Since we have used Amazon Linux AMI 2,it has AWSCLI pre-installed with all dependent packages.
We just need to configure awscli with user access aws_access_key_id and aws_secret_access_key for copying data from EC2 to AWS S3.
Prior copying the data to AWS S3, we need to create buckets and folders for all 8 tables.
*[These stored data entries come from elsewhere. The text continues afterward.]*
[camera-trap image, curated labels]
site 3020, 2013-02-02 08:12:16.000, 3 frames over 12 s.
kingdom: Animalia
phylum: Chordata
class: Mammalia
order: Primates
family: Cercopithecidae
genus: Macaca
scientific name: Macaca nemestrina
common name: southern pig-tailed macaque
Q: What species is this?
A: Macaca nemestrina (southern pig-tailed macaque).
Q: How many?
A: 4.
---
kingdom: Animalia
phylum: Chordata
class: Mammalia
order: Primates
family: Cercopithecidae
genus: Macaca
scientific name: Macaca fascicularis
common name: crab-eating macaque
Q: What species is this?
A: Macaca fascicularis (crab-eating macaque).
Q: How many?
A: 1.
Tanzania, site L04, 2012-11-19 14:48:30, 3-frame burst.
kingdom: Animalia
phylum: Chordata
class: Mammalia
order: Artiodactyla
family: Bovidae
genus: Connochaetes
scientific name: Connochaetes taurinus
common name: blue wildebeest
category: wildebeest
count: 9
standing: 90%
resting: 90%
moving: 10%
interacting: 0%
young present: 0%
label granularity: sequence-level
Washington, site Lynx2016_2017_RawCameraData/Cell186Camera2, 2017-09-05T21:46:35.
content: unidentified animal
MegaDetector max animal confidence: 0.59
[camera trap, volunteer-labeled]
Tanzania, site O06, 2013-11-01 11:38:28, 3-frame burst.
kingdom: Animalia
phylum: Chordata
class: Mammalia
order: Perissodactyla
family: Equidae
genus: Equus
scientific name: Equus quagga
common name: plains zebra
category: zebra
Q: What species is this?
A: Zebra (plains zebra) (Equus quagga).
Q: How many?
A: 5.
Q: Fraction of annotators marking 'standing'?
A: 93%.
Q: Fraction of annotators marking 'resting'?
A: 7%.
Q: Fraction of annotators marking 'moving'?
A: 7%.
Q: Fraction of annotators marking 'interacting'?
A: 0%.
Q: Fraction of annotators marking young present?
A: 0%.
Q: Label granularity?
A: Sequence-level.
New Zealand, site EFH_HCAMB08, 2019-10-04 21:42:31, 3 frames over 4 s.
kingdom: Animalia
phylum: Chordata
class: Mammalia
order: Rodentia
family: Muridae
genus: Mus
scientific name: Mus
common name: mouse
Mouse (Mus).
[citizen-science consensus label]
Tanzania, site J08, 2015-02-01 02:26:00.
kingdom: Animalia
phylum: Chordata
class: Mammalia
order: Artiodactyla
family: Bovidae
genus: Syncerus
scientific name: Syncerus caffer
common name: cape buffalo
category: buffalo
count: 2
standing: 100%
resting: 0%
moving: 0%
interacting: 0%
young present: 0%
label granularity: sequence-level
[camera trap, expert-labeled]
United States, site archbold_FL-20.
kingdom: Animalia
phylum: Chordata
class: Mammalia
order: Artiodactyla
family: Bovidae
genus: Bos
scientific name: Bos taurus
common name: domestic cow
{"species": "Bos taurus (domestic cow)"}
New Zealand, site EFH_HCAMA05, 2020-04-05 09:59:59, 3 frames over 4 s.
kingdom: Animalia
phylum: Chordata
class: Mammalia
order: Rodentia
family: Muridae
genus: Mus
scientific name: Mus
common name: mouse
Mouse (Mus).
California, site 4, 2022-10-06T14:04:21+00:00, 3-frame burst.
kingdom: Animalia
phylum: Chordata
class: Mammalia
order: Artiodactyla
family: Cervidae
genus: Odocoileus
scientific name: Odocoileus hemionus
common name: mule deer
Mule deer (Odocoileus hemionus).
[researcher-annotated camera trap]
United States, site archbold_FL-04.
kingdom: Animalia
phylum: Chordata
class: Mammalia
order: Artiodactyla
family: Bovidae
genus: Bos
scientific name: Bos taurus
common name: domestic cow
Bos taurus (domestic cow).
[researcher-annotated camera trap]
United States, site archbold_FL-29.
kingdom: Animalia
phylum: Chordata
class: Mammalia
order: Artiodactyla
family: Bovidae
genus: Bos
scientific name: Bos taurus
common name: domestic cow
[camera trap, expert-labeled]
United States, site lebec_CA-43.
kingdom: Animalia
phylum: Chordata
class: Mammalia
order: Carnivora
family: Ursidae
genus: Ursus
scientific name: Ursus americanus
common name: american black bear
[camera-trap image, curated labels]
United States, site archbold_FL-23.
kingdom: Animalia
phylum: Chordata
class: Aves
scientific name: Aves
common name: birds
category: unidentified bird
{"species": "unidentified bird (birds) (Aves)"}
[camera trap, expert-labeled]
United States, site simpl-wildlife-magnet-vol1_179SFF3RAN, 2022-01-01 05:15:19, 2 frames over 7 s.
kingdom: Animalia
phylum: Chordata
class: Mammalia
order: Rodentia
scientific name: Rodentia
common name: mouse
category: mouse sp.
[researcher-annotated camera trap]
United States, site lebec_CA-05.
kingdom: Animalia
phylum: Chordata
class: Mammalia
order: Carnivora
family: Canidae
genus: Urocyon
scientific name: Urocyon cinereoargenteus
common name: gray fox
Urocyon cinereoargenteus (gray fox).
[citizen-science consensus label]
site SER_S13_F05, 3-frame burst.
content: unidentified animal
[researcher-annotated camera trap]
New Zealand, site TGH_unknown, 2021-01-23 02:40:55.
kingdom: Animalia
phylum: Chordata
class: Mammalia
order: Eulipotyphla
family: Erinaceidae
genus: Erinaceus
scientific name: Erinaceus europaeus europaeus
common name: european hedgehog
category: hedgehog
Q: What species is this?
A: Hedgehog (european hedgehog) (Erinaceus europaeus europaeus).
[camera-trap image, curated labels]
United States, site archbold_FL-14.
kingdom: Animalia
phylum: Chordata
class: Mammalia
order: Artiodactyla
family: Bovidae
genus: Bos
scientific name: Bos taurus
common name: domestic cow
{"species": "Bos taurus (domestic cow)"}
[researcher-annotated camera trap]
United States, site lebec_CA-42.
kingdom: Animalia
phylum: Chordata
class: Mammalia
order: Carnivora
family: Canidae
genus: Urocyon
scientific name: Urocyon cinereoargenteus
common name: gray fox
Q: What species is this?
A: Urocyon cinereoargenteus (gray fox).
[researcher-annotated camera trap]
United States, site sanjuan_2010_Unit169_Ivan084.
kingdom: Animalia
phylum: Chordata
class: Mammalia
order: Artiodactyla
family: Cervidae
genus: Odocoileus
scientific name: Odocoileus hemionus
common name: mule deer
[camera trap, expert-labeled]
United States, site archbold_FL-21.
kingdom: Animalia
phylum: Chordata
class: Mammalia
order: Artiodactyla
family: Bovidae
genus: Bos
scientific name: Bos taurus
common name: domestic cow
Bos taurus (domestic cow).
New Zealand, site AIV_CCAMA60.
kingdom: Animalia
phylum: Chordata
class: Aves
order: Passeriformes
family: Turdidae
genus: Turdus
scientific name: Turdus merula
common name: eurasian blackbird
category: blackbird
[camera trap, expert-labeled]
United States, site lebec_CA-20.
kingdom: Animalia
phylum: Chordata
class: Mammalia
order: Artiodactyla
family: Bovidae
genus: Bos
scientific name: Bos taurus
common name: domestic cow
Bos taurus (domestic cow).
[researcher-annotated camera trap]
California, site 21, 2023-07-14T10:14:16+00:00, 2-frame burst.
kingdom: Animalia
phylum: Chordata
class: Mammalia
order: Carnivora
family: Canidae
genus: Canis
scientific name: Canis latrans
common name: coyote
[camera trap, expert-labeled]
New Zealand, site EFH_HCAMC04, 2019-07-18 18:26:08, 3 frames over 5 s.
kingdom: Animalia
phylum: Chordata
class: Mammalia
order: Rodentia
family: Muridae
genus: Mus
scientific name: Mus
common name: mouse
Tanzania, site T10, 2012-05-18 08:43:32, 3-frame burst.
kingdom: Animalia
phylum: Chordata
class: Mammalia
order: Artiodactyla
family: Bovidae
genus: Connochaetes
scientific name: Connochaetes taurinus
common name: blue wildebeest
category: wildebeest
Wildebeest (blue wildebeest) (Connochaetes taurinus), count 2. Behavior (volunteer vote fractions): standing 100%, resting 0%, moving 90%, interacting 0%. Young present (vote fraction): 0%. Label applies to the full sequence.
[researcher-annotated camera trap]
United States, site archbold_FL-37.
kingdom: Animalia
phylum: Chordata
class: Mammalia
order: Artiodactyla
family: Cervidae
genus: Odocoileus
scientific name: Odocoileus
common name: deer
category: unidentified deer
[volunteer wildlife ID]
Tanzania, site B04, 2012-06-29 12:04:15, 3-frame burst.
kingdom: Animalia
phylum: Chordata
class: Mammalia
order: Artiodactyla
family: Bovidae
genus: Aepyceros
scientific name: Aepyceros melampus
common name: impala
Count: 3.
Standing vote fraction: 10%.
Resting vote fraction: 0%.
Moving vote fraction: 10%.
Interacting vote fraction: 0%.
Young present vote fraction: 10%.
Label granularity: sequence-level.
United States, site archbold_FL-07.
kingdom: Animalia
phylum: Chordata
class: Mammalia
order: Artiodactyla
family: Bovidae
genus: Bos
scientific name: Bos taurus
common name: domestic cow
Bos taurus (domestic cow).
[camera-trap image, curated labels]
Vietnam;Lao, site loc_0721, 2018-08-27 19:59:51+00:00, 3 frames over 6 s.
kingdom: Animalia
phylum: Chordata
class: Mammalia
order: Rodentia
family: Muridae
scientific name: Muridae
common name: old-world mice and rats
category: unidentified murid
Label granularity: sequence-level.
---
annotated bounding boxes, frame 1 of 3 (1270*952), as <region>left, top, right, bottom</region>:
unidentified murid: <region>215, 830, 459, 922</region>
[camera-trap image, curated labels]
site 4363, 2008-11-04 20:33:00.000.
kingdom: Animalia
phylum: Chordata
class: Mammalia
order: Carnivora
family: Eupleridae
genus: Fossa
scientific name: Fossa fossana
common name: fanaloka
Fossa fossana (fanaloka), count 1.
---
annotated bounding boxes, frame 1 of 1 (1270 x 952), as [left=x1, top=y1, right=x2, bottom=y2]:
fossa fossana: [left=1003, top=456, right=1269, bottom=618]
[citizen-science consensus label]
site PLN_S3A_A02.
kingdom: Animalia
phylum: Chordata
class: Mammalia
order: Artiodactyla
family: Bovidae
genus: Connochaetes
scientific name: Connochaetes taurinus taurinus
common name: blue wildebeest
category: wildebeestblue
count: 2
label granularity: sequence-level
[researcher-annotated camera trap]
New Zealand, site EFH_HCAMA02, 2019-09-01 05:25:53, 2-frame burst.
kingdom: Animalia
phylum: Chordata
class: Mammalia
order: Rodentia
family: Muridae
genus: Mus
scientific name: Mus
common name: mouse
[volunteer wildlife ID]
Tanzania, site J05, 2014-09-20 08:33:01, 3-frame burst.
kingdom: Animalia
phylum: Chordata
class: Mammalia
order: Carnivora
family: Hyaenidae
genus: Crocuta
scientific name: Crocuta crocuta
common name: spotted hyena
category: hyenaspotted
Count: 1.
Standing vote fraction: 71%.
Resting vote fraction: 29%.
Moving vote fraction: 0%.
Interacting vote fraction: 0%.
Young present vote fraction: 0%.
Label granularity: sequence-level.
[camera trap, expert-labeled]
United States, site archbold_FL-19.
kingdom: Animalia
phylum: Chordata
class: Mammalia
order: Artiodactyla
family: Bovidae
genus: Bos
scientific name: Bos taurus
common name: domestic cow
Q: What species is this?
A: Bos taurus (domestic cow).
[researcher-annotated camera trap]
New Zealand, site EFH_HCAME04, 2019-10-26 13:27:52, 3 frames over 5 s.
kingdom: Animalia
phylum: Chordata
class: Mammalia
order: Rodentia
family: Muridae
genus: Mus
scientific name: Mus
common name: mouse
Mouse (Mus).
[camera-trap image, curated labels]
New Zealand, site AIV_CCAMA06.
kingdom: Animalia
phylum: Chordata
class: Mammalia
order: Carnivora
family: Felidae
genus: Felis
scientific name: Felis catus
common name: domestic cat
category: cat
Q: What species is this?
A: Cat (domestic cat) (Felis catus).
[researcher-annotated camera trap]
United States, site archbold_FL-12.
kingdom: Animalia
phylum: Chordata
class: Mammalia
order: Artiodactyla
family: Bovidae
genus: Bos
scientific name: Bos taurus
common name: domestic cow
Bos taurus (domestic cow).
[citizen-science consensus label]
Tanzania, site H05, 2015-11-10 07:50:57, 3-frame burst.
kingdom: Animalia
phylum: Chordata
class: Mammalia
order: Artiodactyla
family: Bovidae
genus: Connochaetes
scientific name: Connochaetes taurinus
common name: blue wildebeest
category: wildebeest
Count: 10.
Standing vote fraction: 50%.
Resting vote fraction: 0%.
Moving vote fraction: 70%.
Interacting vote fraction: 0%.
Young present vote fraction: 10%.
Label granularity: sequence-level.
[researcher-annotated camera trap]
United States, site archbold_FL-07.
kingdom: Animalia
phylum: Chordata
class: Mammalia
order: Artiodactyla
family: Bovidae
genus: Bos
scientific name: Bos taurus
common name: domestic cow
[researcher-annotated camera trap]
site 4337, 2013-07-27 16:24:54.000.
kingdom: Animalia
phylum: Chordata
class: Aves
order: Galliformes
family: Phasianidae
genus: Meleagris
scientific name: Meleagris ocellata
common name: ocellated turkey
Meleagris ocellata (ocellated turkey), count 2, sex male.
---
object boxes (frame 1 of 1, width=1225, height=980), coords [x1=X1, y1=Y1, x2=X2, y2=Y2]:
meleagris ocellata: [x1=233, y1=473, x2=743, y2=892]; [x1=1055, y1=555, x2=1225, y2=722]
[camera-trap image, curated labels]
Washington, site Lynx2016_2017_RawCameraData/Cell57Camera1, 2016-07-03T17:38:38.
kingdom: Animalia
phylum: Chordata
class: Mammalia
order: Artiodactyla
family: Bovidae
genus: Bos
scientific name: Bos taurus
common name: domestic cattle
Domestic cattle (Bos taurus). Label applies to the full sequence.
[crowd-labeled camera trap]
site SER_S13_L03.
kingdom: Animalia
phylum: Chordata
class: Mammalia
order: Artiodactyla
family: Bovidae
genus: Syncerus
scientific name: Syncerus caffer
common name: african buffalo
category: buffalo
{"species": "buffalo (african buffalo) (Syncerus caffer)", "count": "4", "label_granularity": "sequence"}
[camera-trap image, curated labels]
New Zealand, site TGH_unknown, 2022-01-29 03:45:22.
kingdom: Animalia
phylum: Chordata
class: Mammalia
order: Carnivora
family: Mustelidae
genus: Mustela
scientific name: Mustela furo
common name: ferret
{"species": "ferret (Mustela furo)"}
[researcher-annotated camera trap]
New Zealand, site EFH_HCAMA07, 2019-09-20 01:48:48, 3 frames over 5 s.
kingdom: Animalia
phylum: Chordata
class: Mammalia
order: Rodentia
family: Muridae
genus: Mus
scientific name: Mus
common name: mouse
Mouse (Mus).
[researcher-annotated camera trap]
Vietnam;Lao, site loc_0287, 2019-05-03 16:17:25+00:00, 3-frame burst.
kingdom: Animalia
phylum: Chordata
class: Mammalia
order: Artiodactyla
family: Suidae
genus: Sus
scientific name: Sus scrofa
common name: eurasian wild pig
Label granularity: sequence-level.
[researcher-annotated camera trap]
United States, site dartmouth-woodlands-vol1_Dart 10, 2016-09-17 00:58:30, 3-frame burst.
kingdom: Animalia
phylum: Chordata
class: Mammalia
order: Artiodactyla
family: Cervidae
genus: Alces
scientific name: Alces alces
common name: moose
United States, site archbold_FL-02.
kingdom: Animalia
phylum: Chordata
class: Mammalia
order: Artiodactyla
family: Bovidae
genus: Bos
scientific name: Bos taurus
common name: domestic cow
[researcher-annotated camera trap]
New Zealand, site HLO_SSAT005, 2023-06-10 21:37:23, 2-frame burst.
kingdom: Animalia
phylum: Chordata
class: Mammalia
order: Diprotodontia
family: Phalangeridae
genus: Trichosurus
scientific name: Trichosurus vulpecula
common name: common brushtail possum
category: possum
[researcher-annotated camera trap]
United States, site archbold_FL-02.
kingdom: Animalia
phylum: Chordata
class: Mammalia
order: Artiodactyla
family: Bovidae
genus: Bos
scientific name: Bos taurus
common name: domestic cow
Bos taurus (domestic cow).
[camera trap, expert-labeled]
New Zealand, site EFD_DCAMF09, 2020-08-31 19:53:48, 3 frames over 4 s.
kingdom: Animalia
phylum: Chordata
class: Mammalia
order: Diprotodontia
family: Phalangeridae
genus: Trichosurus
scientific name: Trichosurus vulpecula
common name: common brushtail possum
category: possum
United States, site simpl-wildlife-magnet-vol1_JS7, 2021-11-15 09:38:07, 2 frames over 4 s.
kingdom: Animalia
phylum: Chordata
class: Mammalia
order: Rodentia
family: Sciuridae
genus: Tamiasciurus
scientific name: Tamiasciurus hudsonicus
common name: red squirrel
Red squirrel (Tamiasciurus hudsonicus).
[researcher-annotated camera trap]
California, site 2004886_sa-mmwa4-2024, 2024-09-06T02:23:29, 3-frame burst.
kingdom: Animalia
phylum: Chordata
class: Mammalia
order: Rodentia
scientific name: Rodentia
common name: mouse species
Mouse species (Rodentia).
======================Run the below command to verify awscli setup========================================
[root@ip-10-0-0-228 ~]# aws --version
aws-cli/1.15.80 Python/2.7.14 Linux/4.14.72-73.55.amzn2.x86_64 botocore/1.10.79
======================Run the below command to configure awscli===========================================
[root@ip-10-0-0-228 ~]# aws configure
AWS Access Key ID [None]: ################
AWS Secret Access Key [None]: ###########################
Default region name [None]: ap-south-1
Default output format [None]:
======================Run below commands to verify awscli configuration===================================
[root@ip-10-0-0-228 ~]# ls .aws/
config  credentials
[root@ip-10-0-0-228 ~]# cat .aws/config 
[default]
region = ap-south-1
[root@ip-10-0-0-228 ~]# cat .aws/credentials
[default]
aws_access_key_id = ##############
aws_secret_access_key = ######################
======================S3 commands to copy TPC-H gzip data to AWS S3=========================================
aws s3 cp /home/ec2-user/2.17.3/dbgen/supplier.tbl.gz s3://redshift-demokloud/supplier/csv/
aws s3 cp /home/ec2-user/2.17.3/dbgen/customer.tbl.gz s3://redshift-demokloud/customer/csv/
aws s3 cp /home/ec2-user/2.17.3/dbgen/orders.tbl.gz s3://redshift-demokloud/order/csv/
aws s3 cp /home/ec2-user/2.17.3/dbgen/lineitem.tbl.gz s3://redshift-demokloud/lineitem/csv/
aws s3 cp /home/ec2-user/2.17.3/dbgen/partsupplier.tbl.gz s3://redshift-demokloud/partsupplier/csv/
aws s3 cp /home/ec2-user/2.17.3/dbgen/part.tbl.gz s3://redshift-demokloud/part/csv/
aws s3 cp /home/ec2-user/2.17.3/dbgen/nation.tbl.gz s3://redshift-demokloud/nation/csv/
aws s3 cp /home/ec2-user/2.17.3/dbgen/region.tbl.gz s3://redshift-demokloud/region/csv/
============================================================================================================
Data can be verified by checking the S3 buckets and folders.
This is how we copy data from EC2 to S3.